With women taking the reigns of power the femme fatale archetype is left in the dust with the dancers in ballgowns whose waistlines would make even Barbie jealous. The delicate figurines serve as a testament to a dated female energy. Simply stated, the demographic that supported these decorative items are gone. The fantasy around these conversation pieces dissipated as a new reality not hinged on being saved replaced it. With women declaring their power this now serves as tangible evidence of what once was a collective consciousness but no longer is. Today’s sensibility with a lack of formality, has a modern elegance to it replacing my mothers day of unrequited yearning. My girlfriends whose mothers have passed are in the same place as I am. Saddled with expensive tchotchkes and no place to go.

The horse and buggy that no longer exists are now hauling a bunch of retired china, crystal, doilies and porcelain dancers right behind it.
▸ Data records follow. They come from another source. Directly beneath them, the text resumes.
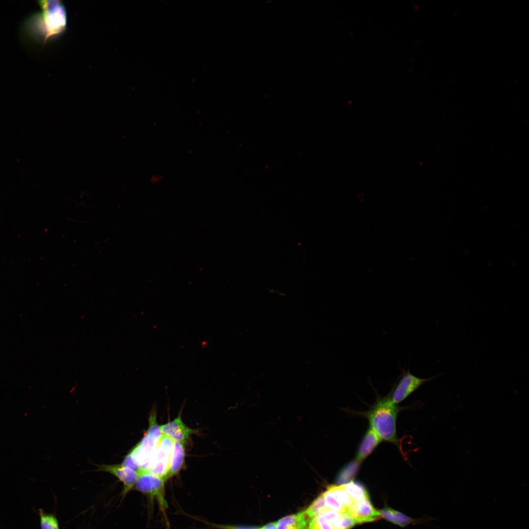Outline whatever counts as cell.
<instances>
[{
	"label": "cell",
	"instance_id": "cell-5",
	"mask_svg": "<svg viewBox=\"0 0 529 529\" xmlns=\"http://www.w3.org/2000/svg\"><path fill=\"white\" fill-rule=\"evenodd\" d=\"M439 375L429 378H421L412 374L409 369H402L394 387L388 395L390 400L394 404H399L424 383L432 381Z\"/></svg>",
	"mask_w": 529,
	"mask_h": 529
},
{
	"label": "cell",
	"instance_id": "cell-22",
	"mask_svg": "<svg viewBox=\"0 0 529 529\" xmlns=\"http://www.w3.org/2000/svg\"><path fill=\"white\" fill-rule=\"evenodd\" d=\"M195 519L200 521L207 525L210 529H262V527H258L248 526H240L234 525H225L210 523L200 518H195Z\"/></svg>",
	"mask_w": 529,
	"mask_h": 529
},
{
	"label": "cell",
	"instance_id": "cell-18",
	"mask_svg": "<svg viewBox=\"0 0 529 529\" xmlns=\"http://www.w3.org/2000/svg\"><path fill=\"white\" fill-rule=\"evenodd\" d=\"M360 463L356 460L349 463L340 471L337 479V483L340 485L348 482L355 476Z\"/></svg>",
	"mask_w": 529,
	"mask_h": 529
},
{
	"label": "cell",
	"instance_id": "cell-4",
	"mask_svg": "<svg viewBox=\"0 0 529 529\" xmlns=\"http://www.w3.org/2000/svg\"><path fill=\"white\" fill-rule=\"evenodd\" d=\"M139 473L134 489L144 495L149 505L154 502H157L159 510L168 524L166 510L168 505L165 497L166 481L147 471H140Z\"/></svg>",
	"mask_w": 529,
	"mask_h": 529
},
{
	"label": "cell",
	"instance_id": "cell-6",
	"mask_svg": "<svg viewBox=\"0 0 529 529\" xmlns=\"http://www.w3.org/2000/svg\"><path fill=\"white\" fill-rule=\"evenodd\" d=\"M174 441L163 434L148 471L165 481L168 479Z\"/></svg>",
	"mask_w": 529,
	"mask_h": 529
},
{
	"label": "cell",
	"instance_id": "cell-16",
	"mask_svg": "<svg viewBox=\"0 0 529 529\" xmlns=\"http://www.w3.org/2000/svg\"><path fill=\"white\" fill-rule=\"evenodd\" d=\"M328 509L325 504L323 496L322 494H321L307 509L304 510V512L306 516L310 522L315 517Z\"/></svg>",
	"mask_w": 529,
	"mask_h": 529
},
{
	"label": "cell",
	"instance_id": "cell-11",
	"mask_svg": "<svg viewBox=\"0 0 529 529\" xmlns=\"http://www.w3.org/2000/svg\"><path fill=\"white\" fill-rule=\"evenodd\" d=\"M310 521L304 510L281 518L277 522V529H308Z\"/></svg>",
	"mask_w": 529,
	"mask_h": 529
},
{
	"label": "cell",
	"instance_id": "cell-1",
	"mask_svg": "<svg viewBox=\"0 0 529 529\" xmlns=\"http://www.w3.org/2000/svg\"><path fill=\"white\" fill-rule=\"evenodd\" d=\"M38 4L41 11L27 18L23 30L31 39L45 44L66 31L67 11L63 2L59 0H40Z\"/></svg>",
	"mask_w": 529,
	"mask_h": 529
},
{
	"label": "cell",
	"instance_id": "cell-2",
	"mask_svg": "<svg viewBox=\"0 0 529 529\" xmlns=\"http://www.w3.org/2000/svg\"><path fill=\"white\" fill-rule=\"evenodd\" d=\"M155 411L149 419V428L142 439L127 455L122 464L138 472L148 471L163 435L156 421Z\"/></svg>",
	"mask_w": 529,
	"mask_h": 529
},
{
	"label": "cell",
	"instance_id": "cell-15",
	"mask_svg": "<svg viewBox=\"0 0 529 529\" xmlns=\"http://www.w3.org/2000/svg\"><path fill=\"white\" fill-rule=\"evenodd\" d=\"M341 485L354 502L369 498L364 487L358 482L351 481Z\"/></svg>",
	"mask_w": 529,
	"mask_h": 529
},
{
	"label": "cell",
	"instance_id": "cell-21",
	"mask_svg": "<svg viewBox=\"0 0 529 529\" xmlns=\"http://www.w3.org/2000/svg\"><path fill=\"white\" fill-rule=\"evenodd\" d=\"M322 494L323 496L325 504L329 510L339 513L347 511V509L344 508L336 499L331 492L328 489Z\"/></svg>",
	"mask_w": 529,
	"mask_h": 529
},
{
	"label": "cell",
	"instance_id": "cell-19",
	"mask_svg": "<svg viewBox=\"0 0 529 529\" xmlns=\"http://www.w3.org/2000/svg\"><path fill=\"white\" fill-rule=\"evenodd\" d=\"M41 529H60L58 520L53 513H48L42 508L38 509Z\"/></svg>",
	"mask_w": 529,
	"mask_h": 529
},
{
	"label": "cell",
	"instance_id": "cell-13",
	"mask_svg": "<svg viewBox=\"0 0 529 529\" xmlns=\"http://www.w3.org/2000/svg\"><path fill=\"white\" fill-rule=\"evenodd\" d=\"M185 457V451L184 444L174 441L168 479L174 476L180 472L184 465Z\"/></svg>",
	"mask_w": 529,
	"mask_h": 529
},
{
	"label": "cell",
	"instance_id": "cell-12",
	"mask_svg": "<svg viewBox=\"0 0 529 529\" xmlns=\"http://www.w3.org/2000/svg\"><path fill=\"white\" fill-rule=\"evenodd\" d=\"M341 513L327 510L313 519L309 523L308 529H334L333 524Z\"/></svg>",
	"mask_w": 529,
	"mask_h": 529
},
{
	"label": "cell",
	"instance_id": "cell-3",
	"mask_svg": "<svg viewBox=\"0 0 529 529\" xmlns=\"http://www.w3.org/2000/svg\"><path fill=\"white\" fill-rule=\"evenodd\" d=\"M399 409L390 399L389 396L380 398L366 413L369 427L381 441L398 444L396 433V418Z\"/></svg>",
	"mask_w": 529,
	"mask_h": 529
},
{
	"label": "cell",
	"instance_id": "cell-7",
	"mask_svg": "<svg viewBox=\"0 0 529 529\" xmlns=\"http://www.w3.org/2000/svg\"><path fill=\"white\" fill-rule=\"evenodd\" d=\"M97 471L109 473L116 477L123 484L121 498L123 499L127 494L134 489L139 476V472L122 463L99 465Z\"/></svg>",
	"mask_w": 529,
	"mask_h": 529
},
{
	"label": "cell",
	"instance_id": "cell-20",
	"mask_svg": "<svg viewBox=\"0 0 529 529\" xmlns=\"http://www.w3.org/2000/svg\"><path fill=\"white\" fill-rule=\"evenodd\" d=\"M356 523L354 519L347 512H341L340 515L333 524L334 529H350Z\"/></svg>",
	"mask_w": 529,
	"mask_h": 529
},
{
	"label": "cell",
	"instance_id": "cell-23",
	"mask_svg": "<svg viewBox=\"0 0 529 529\" xmlns=\"http://www.w3.org/2000/svg\"><path fill=\"white\" fill-rule=\"evenodd\" d=\"M262 529H277V522L269 523L263 527Z\"/></svg>",
	"mask_w": 529,
	"mask_h": 529
},
{
	"label": "cell",
	"instance_id": "cell-8",
	"mask_svg": "<svg viewBox=\"0 0 529 529\" xmlns=\"http://www.w3.org/2000/svg\"><path fill=\"white\" fill-rule=\"evenodd\" d=\"M162 433L174 441H177L184 444L190 439L191 435L196 433L197 431L191 429L183 422L181 416L179 415L171 421L160 426Z\"/></svg>",
	"mask_w": 529,
	"mask_h": 529
},
{
	"label": "cell",
	"instance_id": "cell-9",
	"mask_svg": "<svg viewBox=\"0 0 529 529\" xmlns=\"http://www.w3.org/2000/svg\"><path fill=\"white\" fill-rule=\"evenodd\" d=\"M347 512L357 524L372 522L381 517L380 511L373 507L369 498L354 502L347 508Z\"/></svg>",
	"mask_w": 529,
	"mask_h": 529
},
{
	"label": "cell",
	"instance_id": "cell-17",
	"mask_svg": "<svg viewBox=\"0 0 529 529\" xmlns=\"http://www.w3.org/2000/svg\"><path fill=\"white\" fill-rule=\"evenodd\" d=\"M327 489L336 499L347 510L353 504L354 501L345 490L342 485H331Z\"/></svg>",
	"mask_w": 529,
	"mask_h": 529
},
{
	"label": "cell",
	"instance_id": "cell-10",
	"mask_svg": "<svg viewBox=\"0 0 529 529\" xmlns=\"http://www.w3.org/2000/svg\"><path fill=\"white\" fill-rule=\"evenodd\" d=\"M381 441L380 438L369 427L360 444L355 460L359 463L363 461L372 453Z\"/></svg>",
	"mask_w": 529,
	"mask_h": 529
},
{
	"label": "cell",
	"instance_id": "cell-14",
	"mask_svg": "<svg viewBox=\"0 0 529 529\" xmlns=\"http://www.w3.org/2000/svg\"><path fill=\"white\" fill-rule=\"evenodd\" d=\"M379 511L381 517L401 527L406 526L412 522H415V520L410 517L389 507L385 508Z\"/></svg>",
	"mask_w": 529,
	"mask_h": 529
}]
</instances>
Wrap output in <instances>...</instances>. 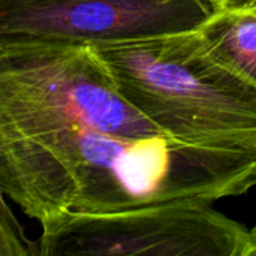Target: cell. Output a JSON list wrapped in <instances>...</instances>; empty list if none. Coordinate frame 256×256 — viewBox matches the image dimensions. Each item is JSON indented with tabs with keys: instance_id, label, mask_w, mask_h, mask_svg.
Returning a JSON list of instances; mask_svg holds the SVG:
<instances>
[{
	"instance_id": "8",
	"label": "cell",
	"mask_w": 256,
	"mask_h": 256,
	"mask_svg": "<svg viewBox=\"0 0 256 256\" xmlns=\"http://www.w3.org/2000/svg\"><path fill=\"white\" fill-rule=\"evenodd\" d=\"M214 9H254L256 0H206Z\"/></svg>"
},
{
	"instance_id": "6",
	"label": "cell",
	"mask_w": 256,
	"mask_h": 256,
	"mask_svg": "<svg viewBox=\"0 0 256 256\" xmlns=\"http://www.w3.org/2000/svg\"><path fill=\"white\" fill-rule=\"evenodd\" d=\"M196 30L218 62L256 88V10L213 9Z\"/></svg>"
},
{
	"instance_id": "11",
	"label": "cell",
	"mask_w": 256,
	"mask_h": 256,
	"mask_svg": "<svg viewBox=\"0 0 256 256\" xmlns=\"http://www.w3.org/2000/svg\"><path fill=\"white\" fill-rule=\"evenodd\" d=\"M254 10H256V8H254Z\"/></svg>"
},
{
	"instance_id": "4",
	"label": "cell",
	"mask_w": 256,
	"mask_h": 256,
	"mask_svg": "<svg viewBox=\"0 0 256 256\" xmlns=\"http://www.w3.org/2000/svg\"><path fill=\"white\" fill-rule=\"evenodd\" d=\"M40 228L42 256H254L250 230L204 202L66 212Z\"/></svg>"
},
{
	"instance_id": "10",
	"label": "cell",
	"mask_w": 256,
	"mask_h": 256,
	"mask_svg": "<svg viewBox=\"0 0 256 256\" xmlns=\"http://www.w3.org/2000/svg\"><path fill=\"white\" fill-rule=\"evenodd\" d=\"M0 195H3V196H4V194L2 192V188H0Z\"/></svg>"
},
{
	"instance_id": "1",
	"label": "cell",
	"mask_w": 256,
	"mask_h": 256,
	"mask_svg": "<svg viewBox=\"0 0 256 256\" xmlns=\"http://www.w3.org/2000/svg\"><path fill=\"white\" fill-rule=\"evenodd\" d=\"M0 186L39 224L66 212L213 204L255 188L256 153L198 147L164 134L116 136L58 117H21L0 124Z\"/></svg>"
},
{
	"instance_id": "3",
	"label": "cell",
	"mask_w": 256,
	"mask_h": 256,
	"mask_svg": "<svg viewBox=\"0 0 256 256\" xmlns=\"http://www.w3.org/2000/svg\"><path fill=\"white\" fill-rule=\"evenodd\" d=\"M0 111L60 117L116 136L160 134L87 44L0 38Z\"/></svg>"
},
{
	"instance_id": "5",
	"label": "cell",
	"mask_w": 256,
	"mask_h": 256,
	"mask_svg": "<svg viewBox=\"0 0 256 256\" xmlns=\"http://www.w3.org/2000/svg\"><path fill=\"white\" fill-rule=\"evenodd\" d=\"M206 0H0V38L108 44L200 27Z\"/></svg>"
},
{
	"instance_id": "7",
	"label": "cell",
	"mask_w": 256,
	"mask_h": 256,
	"mask_svg": "<svg viewBox=\"0 0 256 256\" xmlns=\"http://www.w3.org/2000/svg\"><path fill=\"white\" fill-rule=\"evenodd\" d=\"M39 255L36 242L30 240L12 213L6 196L0 195V256Z\"/></svg>"
},
{
	"instance_id": "9",
	"label": "cell",
	"mask_w": 256,
	"mask_h": 256,
	"mask_svg": "<svg viewBox=\"0 0 256 256\" xmlns=\"http://www.w3.org/2000/svg\"><path fill=\"white\" fill-rule=\"evenodd\" d=\"M250 234H252V242H254V256H256V225L250 230Z\"/></svg>"
},
{
	"instance_id": "2",
	"label": "cell",
	"mask_w": 256,
	"mask_h": 256,
	"mask_svg": "<svg viewBox=\"0 0 256 256\" xmlns=\"http://www.w3.org/2000/svg\"><path fill=\"white\" fill-rule=\"evenodd\" d=\"M92 46L123 98L160 134L256 153V88L210 54L196 28Z\"/></svg>"
}]
</instances>
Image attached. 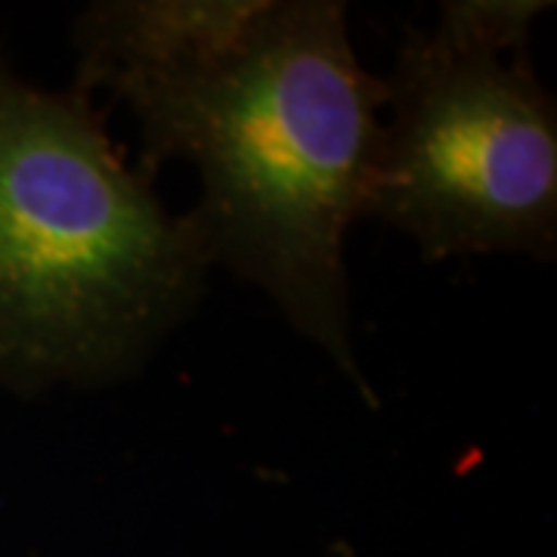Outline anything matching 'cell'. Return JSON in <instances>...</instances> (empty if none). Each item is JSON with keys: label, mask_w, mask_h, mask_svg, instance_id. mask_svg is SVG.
Masks as SVG:
<instances>
[{"label": "cell", "mask_w": 557, "mask_h": 557, "mask_svg": "<svg viewBox=\"0 0 557 557\" xmlns=\"http://www.w3.org/2000/svg\"><path fill=\"white\" fill-rule=\"evenodd\" d=\"M139 168L199 171L186 218L211 267L273 300L379 406L350 325L347 230L366 218L379 174L387 81L359 62L341 0H267L220 60L124 90Z\"/></svg>", "instance_id": "1"}, {"label": "cell", "mask_w": 557, "mask_h": 557, "mask_svg": "<svg viewBox=\"0 0 557 557\" xmlns=\"http://www.w3.org/2000/svg\"><path fill=\"white\" fill-rule=\"evenodd\" d=\"M211 260L94 97L20 78L0 50V391L143 375L199 310Z\"/></svg>", "instance_id": "2"}, {"label": "cell", "mask_w": 557, "mask_h": 557, "mask_svg": "<svg viewBox=\"0 0 557 557\" xmlns=\"http://www.w3.org/2000/svg\"><path fill=\"white\" fill-rule=\"evenodd\" d=\"M387 81L366 218L424 260H557V102L530 53L493 57L409 32Z\"/></svg>", "instance_id": "3"}, {"label": "cell", "mask_w": 557, "mask_h": 557, "mask_svg": "<svg viewBox=\"0 0 557 557\" xmlns=\"http://www.w3.org/2000/svg\"><path fill=\"white\" fill-rule=\"evenodd\" d=\"M267 0H94L72 25L84 97L196 72L220 60L258 20Z\"/></svg>", "instance_id": "4"}, {"label": "cell", "mask_w": 557, "mask_h": 557, "mask_svg": "<svg viewBox=\"0 0 557 557\" xmlns=\"http://www.w3.org/2000/svg\"><path fill=\"white\" fill-rule=\"evenodd\" d=\"M555 3L545 0H446L431 38L456 50L515 57L530 53L536 25Z\"/></svg>", "instance_id": "5"}]
</instances>
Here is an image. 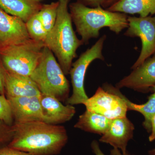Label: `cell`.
<instances>
[{"label": "cell", "mask_w": 155, "mask_h": 155, "mask_svg": "<svg viewBox=\"0 0 155 155\" xmlns=\"http://www.w3.org/2000/svg\"><path fill=\"white\" fill-rule=\"evenodd\" d=\"M84 105L87 110L110 119L126 117L128 111L125 101L120 97L100 87Z\"/></svg>", "instance_id": "ba28073f"}, {"label": "cell", "mask_w": 155, "mask_h": 155, "mask_svg": "<svg viewBox=\"0 0 155 155\" xmlns=\"http://www.w3.org/2000/svg\"><path fill=\"white\" fill-rule=\"evenodd\" d=\"M152 58L147 59L141 65L133 69L129 75L116 84L118 89L127 87L145 92L155 85V52Z\"/></svg>", "instance_id": "9c48e42d"}, {"label": "cell", "mask_w": 155, "mask_h": 155, "mask_svg": "<svg viewBox=\"0 0 155 155\" xmlns=\"http://www.w3.org/2000/svg\"><path fill=\"white\" fill-rule=\"evenodd\" d=\"M112 120L101 114L86 110L79 116L74 127L86 132L102 135L109 128Z\"/></svg>", "instance_id": "ac0fdd59"}, {"label": "cell", "mask_w": 155, "mask_h": 155, "mask_svg": "<svg viewBox=\"0 0 155 155\" xmlns=\"http://www.w3.org/2000/svg\"><path fill=\"white\" fill-rule=\"evenodd\" d=\"M14 134L8 147L33 155H57L68 141L64 126L43 121L14 123Z\"/></svg>", "instance_id": "6da1fadb"}, {"label": "cell", "mask_w": 155, "mask_h": 155, "mask_svg": "<svg viewBox=\"0 0 155 155\" xmlns=\"http://www.w3.org/2000/svg\"><path fill=\"white\" fill-rule=\"evenodd\" d=\"M119 1V0H106L104 7H110Z\"/></svg>", "instance_id": "83f0119b"}, {"label": "cell", "mask_w": 155, "mask_h": 155, "mask_svg": "<svg viewBox=\"0 0 155 155\" xmlns=\"http://www.w3.org/2000/svg\"><path fill=\"white\" fill-rule=\"evenodd\" d=\"M30 38L25 22L0 8V46L19 43Z\"/></svg>", "instance_id": "30bf717a"}, {"label": "cell", "mask_w": 155, "mask_h": 155, "mask_svg": "<svg viewBox=\"0 0 155 155\" xmlns=\"http://www.w3.org/2000/svg\"><path fill=\"white\" fill-rule=\"evenodd\" d=\"M0 120L10 126H13L14 117L11 105L5 95L0 94Z\"/></svg>", "instance_id": "44dd1931"}, {"label": "cell", "mask_w": 155, "mask_h": 155, "mask_svg": "<svg viewBox=\"0 0 155 155\" xmlns=\"http://www.w3.org/2000/svg\"><path fill=\"white\" fill-rule=\"evenodd\" d=\"M5 87L6 97H40L41 94L30 76L16 75L6 70Z\"/></svg>", "instance_id": "5bb4252c"}, {"label": "cell", "mask_w": 155, "mask_h": 155, "mask_svg": "<svg viewBox=\"0 0 155 155\" xmlns=\"http://www.w3.org/2000/svg\"><path fill=\"white\" fill-rule=\"evenodd\" d=\"M42 5L32 0H0V8L8 14L22 19L25 23L38 13Z\"/></svg>", "instance_id": "9a60e30c"}, {"label": "cell", "mask_w": 155, "mask_h": 155, "mask_svg": "<svg viewBox=\"0 0 155 155\" xmlns=\"http://www.w3.org/2000/svg\"><path fill=\"white\" fill-rule=\"evenodd\" d=\"M0 155H33L7 146L0 149Z\"/></svg>", "instance_id": "cb8c5ba5"}, {"label": "cell", "mask_w": 155, "mask_h": 155, "mask_svg": "<svg viewBox=\"0 0 155 155\" xmlns=\"http://www.w3.org/2000/svg\"><path fill=\"white\" fill-rule=\"evenodd\" d=\"M150 90H151V91H153V92H155V86H153L152 87H151Z\"/></svg>", "instance_id": "f546056e"}, {"label": "cell", "mask_w": 155, "mask_h": 155, "mask_svg": "<svg viewBox=\"0 0 155 155\" xmlns=\"http://www.w3.org/2000/svg\"><path fill=\"white\" fill-rule=\"evenodd\" d=\"M77 2L90 8H96L99 6L104 7L106 0H76Z\"/></svg>", "instance_id": "d4e9b609"}, {"label": "cell", "mask_w": 155, "mask_h": 155, "mask_svg": "<svg viewBox=\"0 0 155 155\" xmlns=\"http://www.w3.org/2000/svg\"><path fill=\"white\" fill-rule=\"evenodd\" d=\"M41 105L43 122L54 125L68 122L76 113L75 108L71 105H64L54 97L41 94Z\"/></svg>", "instance_id": "4fadbf2b"}, {"label": "cell", "mask_w": 155, "mask_h": 155, "mask_svg": "<svg viewBox=\"0 0 155 155\" xmlns=\"http://www.w3.org/2000/svg\"><path fill=\"white\" fill-rule=\"evenodd\" d=\"M30 77L41 94L54 97L61 102L69 98V81L54 54L47 47L43 48L41 58Z\"/></svg>", "instance_id": "277c9868"}, {"label": "cell", "mask_w": 155, "mask_h": 155, "mask_svg": "<svg viewBox=\"0 0 155 155\" xmlns=\"http://www.w3.org/2000/svg\"><path fill=\"white\" fill-rule=\"evenodd\" d=\"M6 70L0 59V94L5 95V77Z\"/></svg>", "instance_id": "484cf974"}, {"label": "cell", "mask_w": 155, "mask_h": 155, "mask_svg": "<svg viewBox=\"0 0 155 155\" xmlns=\"http://www.w3.org/2000/svg\"><path fill=\"white\" fill-rule=\"evenodd\" d=\"M40 97H7L11 105L14 123L43 122Z\"/></svg>", "instance_id": "7c38bea8"}, {"label": "cell", "mask_w": 155, "mask_h": 155, "mask_svg": "<svg viewBox=\"0 0 155 155\" xmlns=\"http://www.w3.org/2000/svg\"><path fill=\"white\" fill-rule=\"evenodd\" d=\"M128 27L125 35L140 38L142 42L140 54L131 69L141 65L155 52V16L127 17Z\"/></svg>", "instance_id": "52a82bcc"}, {"label": "cell", "mask_w": 155, "mask_h": 155, "mask_svg": "<svg viewBox=\"0 0 155 155\" xmlns=\"http://www.w3.org/2000/svg\"><path fill=\"white\" fill-rule=\"evenodd\" d=\"M112 12L137 14L140 17L155 14V0H119L107 9Z\"/></svg>", "instance_id": "e0dca14e"}, {"label": "cell", "mask_w": 155, "mask_h": 155, "mask_svg": "<svg viewBox=\"0 0 155 155\" xmlns=\"http://www.w3.org/2000/svg\"><path fill=\"white\" fill-rule=\"evenodd\" d=\"M59 2H52L50 4L43 5L38 12L45 30L47 34L52 29L55 24Z\"/></svg>", "instance_id": "d6986e66"}, {"label": "cell", "mask_w": 155, "mask_h": 155, "mask_svg": "<svg viewBox=\"0 0 155 155\" xmlns=\"http://www.w3.org/2000/svg\"><path fill=\"white\" fill-rule=\"evenodd\" d=\"M91 147L93 152L95 155H105L102 151L100 148L99 144L96 140H93L91 143ZM110 155H134L130 154V153L127 151V152L123 153L118 149L114 148L111 150Z\"/></svg>", "instance_id": "603a6c76"}, {"label": "cell", "mask_w": 155, "mask_h": 155, "mask_svg": "<svg viewBox=\"0 0 155 155\" xmlns=\"http://www.w3.org/2000/svg\"><path fill=\"white\" fill-rule=\"evenodd\" d=\"M148 153L149 155H155V148L149 151Z\"/></svg>", "instance_id": "f1b7e54d"}, {"label": "cell", "mask_w": 155, "mask_h": 155, "mask_svg": "<svg viewBox=\"0 0 155 155\" xmlns=\"http://www.w3.org/2000/svg\"><path fill=\"white\" fill-rule=\"evenodd\" d=\"M134 130V125L127 117L112 119L109 128L101 135L99 141L110 144L125 153L127 151L128 142L133 138Z\"/></svg>", "instance_id": "8fae6325"}, {"label": "cell", "mask_w": 155, "mask_h": 155, "mask_svg": "<svg viewBox=\"0 0 155 155\" xmlns=\"http://www.w3.org/2000/svg\"><path fill=\"white\" fill-rule=\"evenodd\" d=\"M25 25L31 38L44 43L47 33L45 30L38 13L28 19L25 22Z\"/></svg>", "instance_id": "ffe728a7"}, {"label": "cell", "mask_w": 155, "mask_h": 155, "mask_svg": "<svg viewBox=\"0 0 155 155\" xmlns=\"http://www.w3.org/2000/svg\"><path fill=\"white\" fill-rule=\"evenodd\" d=\"M69 7L72 22L84 43L97 38L102 28L108 27L119 34L128 27L126 14L105 10L101 6L90 8L77 2L69 4Z\"/></svg>", "instance_id": "7a4b0ae2"}, {"label": "cell", "mask_w": 155, "mask_h": 155, "mask_svg": "<svg viewBox=\"0 0 155 155\" xmlns=\"http://www.w3.org/2000/svg\"><path fill=\"white\" fill-rule=\"evenodd\" d=\"M151 134L149 137V140L150 142H152L155 140V114L153 116L151 122Z\"/></svg>", "instance_id": "4316f807"}, {"label": "cell", "mask_w": 155, "mask_h": 155, "mask_svg": "<svg viewBox=\"0 0 155 155\" xmlns=\"http://www.w3.org/2000/svg\"><path fill=\"white\" fill-rule=\"evenodd\" d=\"M103 87L106 90L116 94L120 97L125 101L128 110L137 111L142 114L144 118L143 126L147 131L150 132L151 122L153 116L155 114V92L150 96L147 102L142 104H137L130 101L116 87L105 83L103 85Z\"/></svg>", "instance_id": "2e32d148"}, {"label": "cell", "mask_w": 155, "mask_h": 155, "mask_svg": "<svg viewBox=\"0 0 155 155\" xmlns=\"http://www.w3.org/2000/svg\"><path fill=\"white\" fill-rule=\"evenodd\" d=\"M106 35L102 36L90 48L81 55L79 58L72 64L69 72L72 86V94L66 103L67 104H84L88 99L84 88V80L87 70L93 61L97 59L104 61L102 54Z\"/></svg>", "instance_id": "8992f818"}, {"label": "cell", "mask_w": 155, "mask_h": 155, "mask_svg": "<svg viewBox=\"0 0 155 155\" xmlns=\"http://www.w3.org/2000/svg\"><path fill=\"white\" fill-rule=\"evenodd\" d=\"M70 0H58V14L55 24L47 34L44 41L47 47L58 58L65 75L69 73L73 59L77 57L76 51L83 44L78 38L72 25L68 11Z\"/></svg>", "instance_id": "3957f363"}, {"label": "cell", "mask_w": 155, "mask_h": 155, "mask_svg": "<svg viewBox=\"0 0 155 155\" xmlns=\"http://www.w3.org/2000/svg\"><path fill=\"white\" fill-rule=\"evenodd\" d=\"M45 46L43 42L31 38L15 44L0 46V59L8 72L30 76L39 62Z\"/></svg>", "instance_id": "5b68a950"}, {"label": "cell", "mask_w": 155, "mask_h": 155, "mask_svg": "<svg viewBox=\"0 0 155 155\" xmlns=\"http://www.w3.org/2000/svg\"><path fill=\"white\" fill-rule=\"evenodd\" d=\"M14 134V126H10L0 120V149L8 146Z\"/></svg>", "instance_id": "7402d4cb"}, {"label": "cell", "mask_w": 155, "mask_h": 155, "mask_svg": "<svg viewBox=\"0 0 155 155\" xmlns=\"http://www.w3.org/2000/svg\"><path fill=\"white\" fill-rule=\"evenodd\" d=\"M32 1H37V2H39V1H40V0H32Z\"/></svg>", "instance_id": "4dcf8cb0"}]
</instances>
6 thoughts on “Crystal, Porcelain, China, Oh My!

  1. Julie Cork says:

    I love this! My mother has all those Royal Daulton’s as well as LLadros in her cabinets – they must have signified some kind of status, or something fun to collect back in ‘her day’. She still loves them – but as you said, in this new minimalist world – I can’t imagine taking them on. Thanks for sharing.

  2. Alison says:

    Dearest Djanka, have you actually been in Baba’s house and seen how many Royal Doultons balance so closely together with the crystal? It sounds like you have. We are currently clearing the crochet, tablecloths, linens and clothes to get to said beauties. And there is no place for them to go! Sad. Time marches on and the winds of change blow and we keep up as best we can, until we don’t. I hope not to leave this sort of dilemma for whomever takes over my care. So, I better get to work now!

  3. Suzanne Doyle says:

    I’m there as well Djanka. My mother passed away just over a year ago. My sister and I went down to her home last year and packed up crystal, dishes and many chickens. I put out five boxes of stuff at Christmas so all my nieces, nephews, sisters etc, about forty of them, so they could take a momento home of their grandma or mom. Started with five boxes and ended with two and a bit. Closed my eyes, put them in my trunk and took them to value village. Sad, but I can’t get it back now and somehow I am okay with that. Good luck! Merry Christmas Djanka, to you and Ed and your family.

  4. Nory says:

    Brilliant and so spot on! Our kids have ‘politely ‘ offered to store our china and silver – expressing zero interest in any of it. Talking about this just the other day with a friend wondering what the hell we are going to do with it all. Decided to gift it all to the kids in our Will anyway and let them figure it out – payback time lol

  5. Sandra Kyrzakos says:

    Great piece! What a blessing it is to be the youngest of five girls. By the time it was my turn to receive some of the goods, there was nothing left (not that there was alot to begin with). I’m good with that!

  6. Cynthia Reyes says:

    An interesting post, Djanka. Thanks for sharing. Remarkable how tastes and the things we value change. I fear that it is also our generation that will be leaving stuff for our children who don’t value them. I was saving my dish-sets, only to find that everyone wants plain white, and square.